LISTSERV 16.5 - CODE4LIB Archives

On Wed, Oct 19, 2011 at 2:57 PM, Jonathan Rochkind <[log in to unmask]> wrote:
> If someone else were getting started and didn't want to assemble their own
> training data -- do you think it would be likely useful for them to
> aggregate your training data _and_ Brown's training data together and
> generate a new model?  Was there a particular reason you chose not to use
> Brown's training data and add on it to it, but start over from scratch?

As far as I understand how Brown's model was created (which is not
completely obvious - there are lots of files in the repo that seem
related to the parser but do not appear to be used), we're using
theirs plus our data.  I can't really give our training data - not
because we're guarding anything, but simply because it (will be)
user-supplied, and that seems like it would present a host of social
complications.  The trained model is available, though.
>
> Forgive me if this is a stupid question, I'm still trying to learn about
> this stuff.
>
> And start to figure out how I'm going to deal with it when I get around to
> using FreeCite, which I surely will. Would it maybe make sense to actually
> seperate the training data and trained model in a seperate library, so
> people could even pick and choose what already built trained model they want
> to use, or build their own, without dealing with repo conflicts?

### PROVIDED DATA
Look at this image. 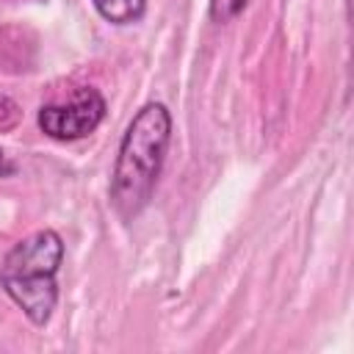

### ACTIONS TO TAKE
1. In the CODE4LIB message, what does the reply say is available even though the training data cannot be given?
2. Please reproduce the CODE4LIB message from "On Wed, Oct" up to and including "it (will be)".

### ANSWERS TO THE EXERCISE
1. The trained model.

2.
On Wed, Oct 19, 2011 at 2:57 PM, Jonathan Rochkind <[log in to unmask]> wrote:
> If someone else were getting started and didn't want to assemble their own
> training data -- do you think it would be likely useful for them to
> aggregate your training data _and_ Brown's training data together and
> generate a new model?  Was there a particular reason you chose not to use
> Brown's training data and add on it to it, but start over from scratch?

As far as I understand how Brown's model was created (which is not
completely obvious - there are lots of files in the repo that seem
related to the parser but do not appear to be used), we're using
theirs plus our data.  I can't really give our training data - not
because we're guarding anything, but simply because it (will be)